■ **Excerpted text**
========================================================================

[Numpy-discussion] "import numpy" is slow
Stéfan van der Walt
stefan@sun.ac...
Thu Jul 31 04:42:02 CDT 2008
2008/7/31 Andrew Dalke <dalke@dalkescientific.com>:
>> Numpy has a very flat namespace, for better or worse, which implies
>> many imports.
>
> I don't get the feeling that numpy is flat. Python's stdlib is flat.
> Numpy has many 2- and 3-level modules.
With 500+ functions in the root namespace, I'd call numpy flat.
> If I had my way, remove things like (in numpy/__init__.py)
>
> import linalg
> import fft
> import random
> import ctypeslib
> import ma
>
> but leave the list of submodules in "__all__" so that "from numpy
> import *" works. Perhaps add a top-level function to 'import_all()'
> which mimics the current behavior, and have iPython know about it so
> interactive users get it automatically. Or something like that.
>
>
> Yes, I know the numpy team won't change this behavior. I want to
> know why you all will consider changing.
Maybe when we're convinced that there is a lot to be gained from
making such a change. From my perspective, it doesn't look good:
I) Major code breakage
II) Confused users
III) More difficult function discovery for beginners
vs.

========================================================================

In the numpy mailing-list post, what three drawbacks does the reply list against removing the submodule imports?

■ **Dataset extract**
========================================================================

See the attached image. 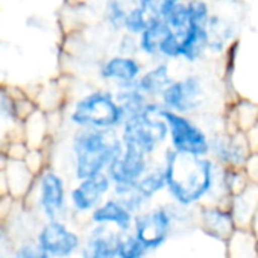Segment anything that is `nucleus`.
<instances>
[{"label":"nucleus","mask_w":258,"mask_h":258,"mask_svg":"<svg viewBox=\"0 0 258 258\" xmlns=\"http://www.w3.org/2000/svg\"><path fill=\"white\" fill-rule=\"evenodd\" d=\"M160 160L167 175L166 195L173 204L184 208L204 202L220 204V198L225 196L220 188L222 166L211 157L179 154L167 146Z\"/></svg>","instance_id":"f257e3e1"},{"label":"nucleus","mask_w":258,"mask_h":258,"mask_svg":"<svg viewBox=\"0 0 258 258\" xmlns=\"http://www.w3.org/2000/svg\"><path fill=\"white\" fill-rule=\"evenodd\" d=\"M117 129H76L72 143V167L76 181L106 173L109 163L121 152Z\"/></svg>","instance_id":"f03ea898"},{"label":"nucleus","mask_w":258,"mask_h":258,"mask_svg":"<svg viewBox=\"0 0 258 258\" xmlns=\"http://www.w3.org/2000/svg\"><path fill=\"white\" fill-rule=\"evenodd\" d=\"M163 109L160 100L151 99L143 112L126 117L118 129L121 140L136 145L152 158H158L169 146V126Z\"/></svg>","instance_id":"7ed1b4c3"},{"label":"nucleus","mask_w":258,"mask_h":258,"mask_svg":"<svg viewBox=\"0 0 258 258\" xmlns=\"http://www.w3.org/2000/svg\"><path fill=\"white\" fill-rule=\"evenodd\" d=\"M69 120L76 129H117L118 131L124 121V112L120 108L112 88L97 87L75 100Z\"/></svg>","instance_id":"20e7f679"},{"label":"nucleus","mask_w":258,"mask_h":258,"mask_svg":"<svg viewBox=\"0 0 258 258\" xmlns=\"http://www.w3.org/2000/svg\"><path fill=\"white\" fill-rule=\"evenodd\" d=\"M213 96L214 87L208 76L201 72H188L175 78L158 100L166 109L202 117L210 114L208 109L211 106Z\"/></svg>","instance_id":"39448f33"},{"label":"nucleus","mask_w":258,"mask_h":258,"mask_svg":"<svg viewBox=\"0 0 258 258\" xmlns=\"http://www.w3.org/2000/svg\"><path fill=\"white\" fill-rule=\"evenodd\" d=\"M169 126V148L179 154L195 157H210L211 131L199 117L163 109Z\"/></svg>","instance_id":"423d86ee"},{"label":"nucleus","mask_w":258,"mask_h":258,"mask_svg":"<svg viewBox=\"0 0 258 258\" xmlns=\"http://www.w3.org/2000/svg\"><path fill=\"white\" fill-rule=\"evenodd\" d=\"M179 208L170 201V204H157L136 214L133 232L149 252L160 249L169 240L176 226Z\"/></svg>","instance_id":"0eeeda50"},{"label":"nucleus","mask_w":258,"mask_h":258,"mask_svg":"<svg viewBox=\"0 0 258 258\" xmlns=\"http://www.w3.org/2000/svg\"><path fill=\"white\" fill-rule=\"evenodd\" d=\"M155 158L145 154L140 148L123 142L121 152L109 163L106 175L112 182L114 196L120 198L136 188L139 179L146 173Z\"/></svg>","instance_id":"6e6552de"},{"label":"nucleus","mask_w":258,"mask_h":258,"mask_svg":"<svg viewBox=\"0 0 258 258\" xmlns=\"http://www.w3.org/2000/svg\"><path fill=\"white\" fill-rule=\"evenodd\" d=\"M35 207L43 220L67 219L70 213L69 190L61 173L46 169L38 175L35 187Z\"/></svg>","instance_id":"1a4fd4ad"},{"label":"nucleus","mask_w":258,"mask_h":258,"mask_svg":"<svg viewBox=\"0 0 258 258\" xmlns=\"http://www.w3.org/2000/svg\"><path fill=\"white\" fill-rule=\"evenodd\" d=\"M34 240L52 258H72L79 253L84 237L73 229L66 219L41 220Z\"/></svg>","instance_id":"9d476101"},{"label":"nucleus","mask_w":258,"mask_h":258,"mask_svg":"<svg viewBox=\"0 0 258 258\" xmlns=\"http://www.w3.org/2000/svg\"><path fill=\"white\" fill-rule=\"evenodd\" d=\"M250 154L252 148L246 133L229 127H222L211 133L210 157L220 166L243 169Z\"/></svg>","instance_id":"9b49d317"},{"label":"nucleus","mask_w":258,"mask_h":258,"mask_svg":"<svg viewBox=\"0 0 258 258\" xmlns=\"http://www.w3.org/2000/svg\"><path fill=\"white\" fill-rule=\"evenodd\" d=\"M148 62L142 56H126L112 53L102 59L97 67L99 79L112 90L136 87Z\"/></svg>","instance_id":"f8f14e48"},{"label":"nucleus","mask_w":258,"mask_h":258,"mask_svg":"<svg viewBox=\"0 0 258 258\" xmlns=\"http://www.w3.org/2000/svg\"><path fill=\"white\" fill-rule=\"evenodd\" d=\"M112 193V182L106 173L76 181L69 190L70 211L78 216H90L109 195Z\"/></svg>","instance_id":"ddd939ff"},{"label":"nucleus","mask_w":258,"mask_h":258,"mask_svg":"<svg viewBox=\"0 0 258 258\" xmlns=\"http://www.w3.org/2000/svg\"><path fill=\"white\" fill-rule=\"evenodd\" d=\"M210 31L205 25L190 23V26L179 37V62L185 66H198L204 62L208 55Z\"/></svg>","instance_id":"4468645a"},{"label":"nucleus","mask_w":258,"mask_h":258,"mask_svg":"<svg viewBox=\"0 0 258 258\" xmlns=\"http://www.w3.org/2000/svg\"><path fill=\"white\" fill-rule=\"evenodd\" d=\"M118 231L108 225H94L84 237L79 250L81 258H117Z\"/></svg>","instance_id":"2eb2a0df"},{"label":"nucleus","mask_w":258,"mask_h":258,"mask_svg":"<svg viewBox=\"0 0 258 258\" xmlns=\"http://www.w3.org/2000/svg\"><path fill=\"white\" fill-rule=\"evenodd\" d=\"M134 214L129 211L124 204L114 195H109L97 208H94L88 220L93 225H108L117 231H133Z\"/></svg>","instance_id":"dca6fc26"},{"label":"nucleus","mask_w":258,"mask_h":258,"mask_svg":"<svg viewBox=\"0 0 258 258\" xmlns=\"http://www.w3.org/2000/svg\"><path fill=\"white\" fill-rule=\"evenodd\" d=\"M173 64L166 59L148 62L145 72L137 81V88L143 91L149 99L158 100L164 90L173 82L176 78L173 75Z\"/></svg>","instance_id":"f3484780"},{"label":"nucleus","mask_w":258,"mask_h":258,"mask_svg":"<svg viewBox=\"0 0 258 258\" xmlns=\"http://www.w3.org/2000/svg\"><path fill=\"white\" fill-rule=\"evenodd\" d=\"M170 31L164 19H151L148 28L139 35L140 56L146 62L160 61V46Z\"/></svg>","instance_id":"a211bd4d"},{"label":"nucleus","mask_w":258,"mask_h":258,"mask_svg":"<svg viewBox=\"0 0 258 258\" xmlns=\"http://www.w3.org/2000/svg\"><path fill=\"white\" fill-rule=\"evenodd\" d=\"M5 170L10 182V195L17 201H23L34 187L35 173L28 167L25 160H10Z\"/></svg>","instance_id":"6ab92c4d"},{"label":"nucleus","mask_w":258,"mask_h":258,"mask_svg":"<svg viewBox=\"0 0 258 258\" xmlns=\"http://www.w3.org/2000/svg\"><path fill=\"white\" fill-rule=\"evenodd\" d=\"M136 188L149 202H152L161 193H166V188H167V175H166V169H164V164L160 160V157L152 161L151 167L139 179Z\"/></svg>","instance_id":"aec40b11"},{"label":"nucleus","mask_w":258,"mask_h":258,"mask_svg":"<svg viewBox=\"0 0 258 258\" xmlns=\"http://www.w3.org/2000/svg\"><path fill=\"white\" fill-rule=\"evenodd\" d=\"M258 123V105L252 103L249 100L240 99L235 103H231V112L229 120L225 127L229 129H238L243 133H249L250 129Z\"/></svg>","instance_id":"412c9836"},{"label":"nucleus","mask_w":258,"mask_h":258,"mask_svg":"<svg viewBox=\"0 0 258 258\" xmlns=\"http://www.w3.org/2000/svg\"><path fill=\"white\" fill-rule=\"evenodd\" d=\"M202 219H204V225L207 226V229H210V232H217L222 235L223 232L232 231L234 216L231 210L229 211L225 210L217 202H210L204 205Z\"/></svg>","instance_id":"4be33fe9"},{"label":"nucleus","mask_w":258,"mask_h":258,"mask_svg":"<svg viewBox=\"0 0 258 258\" xmlns=\"http://www.w3.org/2000/svg\"><path fill=\"white\" fill-rule=\"evenodd\" d=\"M133 2L134 0H105L102 17L103 23L112 34L118 35L123 32L124 19Z\"/></svg>","instance_id":"5701e85b"},{"label":"nucleus","mask_w":258,"mask_h":258,"mask_svg":"<svg viewBox=\"0 0 258 258\" xmlns=\"http://www.w3.org/2000/svg\"><path fill=\"white\" fill-rule=\"evenodd\" d=\"M114 91H115V99L124 112V118L143 112L151 100L143 91L137 88V85L123 90H114Z\"/></svg>","instance_id":"b1692460"},{"label":"nucleus","mask_w":258,"mask_h":258,"mask_svg":"<svg viewBox=\"0 0 258 258\" xmlns=\"http://www.w3.org/2000/svg\"><path fill=\"white\" fill-rule=\"evenodd\" d=\"M149 249L139 240L133 231H118L117 258H146Z\"/></svg>","instance_id":"393cba45"},{"label":"nucleus","mask_w":258,"mask_h":258,"mask_svg":"<svg viewBox=\"0 0 258 258\" xmlns=\"http://www.w3.org/2000/svg\"><path fill=\"white\" fill-rule=\"evenodd\" d=\"M149 22H151L149 14L134 0V2L131 4V7H129V10H127L126 19H124L123 32L139 37L148 28Z\"/></svg>","instance_id":"a878e982"},{"label":"nucleus","mask_w":258,"mask_h":258,"mask_svg":"<svg viewBox=\"0 0 258 258\" xmlns=\"http://www.w3.org/2000/svg\"><path fill=\"white\" fill-rule=\"evenodd\" d=\"M166 23L170 26V29L173 32H176L179 37L184 34V31L190 26L191 23V19H190V14H188V10H187V5H185V0L178 5H175L169 14L164 17Z\"/></svg>","instance_id":"bb28decb"},{"label":"nucleus","mask_w":258,"mask_h":258,"mask_svg":"<svg viewBox=\"0 0 258 258\" xmlns=\"http://www.w3.org/2000/svg\"><path fill=\"white\" fill-rule=\"evenodd\" d=\"M11 258H52L34 238L16 241Z\"/></svg>","instance_id":"cd10ccee"},{"label":"nucleus","mask_w":258,"mask_h":258,"mask_svg":"<svg viewBox=\"0 0 258 258\" xmlns=\"http://www.w3.org/2000/svg\"><path fill=\"white\" fill-rule=\"evenodd\" d=\"M151 19H164L169 11L184 0H136Z\"/></svg>","instance_id":"c85d7f7f"},{"label":"nucleus","mask_w":258,"mask_h":258,"mask_svg":"<svg viewBox=\"0 0 258 258\" xmlns=\"http://www.w3.org/2000/svg\"><path fill=\"white\" fill-rule=\"evenodd\" d=\"M185 5H187L191 22L207 26L213 14V8L208 0H185Z\"/></svg>","instance_id":"c756f323"},{"label":"nucleus","mask_w":258,"mask_h":258,"mask_svg":"<svg viewBox=\"0 0 258 258\" xmlns=\"http://www.w3.org/2000/svg\"><path fill=\"white\" fill-rule=\"evenodd\" d=\"M115 53L126 55V56H140L139 37L126 32L118 34L115 41Z\"/></svg>","instance_id":"7c9ffc66"},{"label":"nucleus","mask_w":258,"mask_h":258,"mask_svg":"<svg viewBox=\"0 0 258 258\" xmlns=\"http://www.w3.org/2000/svg\"><path fill=\"white\" fill-rule=\"evenodd\" d=\"M118 199L124 204V207H126L129 211H131L134 216L139 214V213H142V211H145V210L149 208V205H151V202H149L146 198H143V196L137 191V188H134V190H131L129 193L120 196Z\"/></svg>","instance_id":"2f4dec72"},{"label":"nucleus","mask_w":258,"mask_h":258,"mask_svg":"<svg viewBox=\"0 0 258 258\" xmlns=\"http://www.w3.org/2000/svg\"><path fill=\"white\" fill-rule=\"evenodd\" d=\"M244 172L247 175V179L250 182H256L258 184V152H252L250 157L247 158L246 164H244Z\"/></svg>","instance_id":"473e14b6"},{"label":"nucleus","mask_w":258,"mask_h":258,"mask_svg":"<svg viewBox=\"0 0 258 258\" xmlns=\"http://www.w3.org/2000/svg\"><path fill=\"white\" fill-rule=\"evenodd\" d=\"M247 139H249L252 152H258V123L247 133Z\"/></svg>","instance_id":"72a5a7b5"},{"label":"nucleus","mask_w":258,"mask_h":258,"mask_svg":"<svg viewBox=\"0 0 258 258\" xmlns=\"http://www.w3.org/2000/svg\"><path fill=\"white\" fill-rule=\"evenodd\" d=\"M10 195V182H8V175L7 170H0V196Z\"/></svg>","instance_id":"f704fd0d"},{"label":"nucleus","mask_w":258,"mask_h":258,"mask_svg":"<svg viewBox=\"0 0 258 258\" xmlns=\"http://www.w3.org/2000/svg\"><path fill=\"white\" fill-rule=\"evenodd\" d=\"M8 163H10L8 155H7V154H4V152H0V170H5V169H7V166H8Z\"/></svg>","instance_id":"c9c22d12"},{"label":"nucleus","mask_w":258,"mask_h":258,"mask_svg":"<svg viewBox=\"0 0 258 258\" xmlns=\"http://www.w3.org/2000/svg\"><path fill=\"white\" fill-rule=\"evenodd\" d=\"M0 198H2V196H0Z\"/></svg>","instance_id":"e433bc0d"}]
</instances>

========================================================================

■ **Full response**
Major code breakage, confused users, and more difficult function discovery for beginners.